The Costs & Benefits of Pair Programming
Excellent article on pair programming, a key feature of Extreme Programming - XP. It set me thinking about the wider implications for knowledge work. The claimed benefits are:
* fewer bugs so cheaper overall
* more fun
* people learn best practice from each other
* project gainst robustness can can survive losing people - (nicely put as upping a project's 'truck number' - how many team members must a truck hit to take out the project?)
* programmers can 'tag wrestle' problems so that as one person't energy fails, the other can take over.
For me, as a KM practioner not working with software developers, I'm wondering where else it could be applied. I've had some great 'lock yourself in a room with a colleague' sessions. But these involved us working in parallel on different parts of the same task. Benefits were easy communication to clarify ideas, align interpretations and help out with blocks. They also reduced my tendency to find distraction tasks whenever I get stuck just out of a sense of social obligation. However, I find, say, drafting an e-mail with somebody else at the keyboard excruciating. I'd only do it when absence of errors and immediate consensus were so important that it was worth the agony (memo-type e-mails have to be right first time).

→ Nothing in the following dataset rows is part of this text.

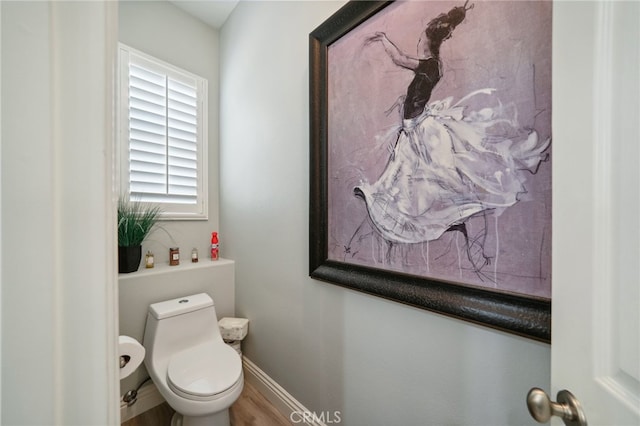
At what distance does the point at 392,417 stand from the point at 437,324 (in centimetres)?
45

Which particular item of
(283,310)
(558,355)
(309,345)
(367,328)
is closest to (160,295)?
(283,310)

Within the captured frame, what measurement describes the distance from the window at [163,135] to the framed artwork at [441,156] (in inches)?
47.6

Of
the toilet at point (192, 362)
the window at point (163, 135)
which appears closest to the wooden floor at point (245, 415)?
the toilet at point (192, 362)

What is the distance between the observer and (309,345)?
1.24m

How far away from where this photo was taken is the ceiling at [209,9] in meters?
1.72

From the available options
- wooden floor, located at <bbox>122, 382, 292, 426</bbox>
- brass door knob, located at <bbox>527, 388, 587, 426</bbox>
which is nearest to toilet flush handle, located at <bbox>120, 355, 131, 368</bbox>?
wooden floor, located at <bbox>122, 382, 292, 426</bbox>

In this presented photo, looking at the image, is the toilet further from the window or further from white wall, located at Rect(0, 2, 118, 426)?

The article also makes a link to apprenticeship and the legitimate peripheral participation concept of Lave and Wenger. If you consider non-IT work there are some good examples. It'd be quite natural for the apprentice salesman to work with the old hand on a pitch, for example, or think of apprenticeships in plumbing, building etc. What seems to be the barrier is that knowledge-workers are wedded to the solo-user norm of IT interfaces.